Below are the records; repeat them in full, exactly.
[Data records]
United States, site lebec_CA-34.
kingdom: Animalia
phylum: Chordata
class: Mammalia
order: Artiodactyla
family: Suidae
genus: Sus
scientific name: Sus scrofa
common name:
[/Data records]
Task solution:
United States, site lebec_CA-34.
kingdom: Animalia
phylum: Chordata
class: Mammalia
order: Artiodactyla
family: Suidae
genus: Sus
scientific name: Sus scrofa
common name:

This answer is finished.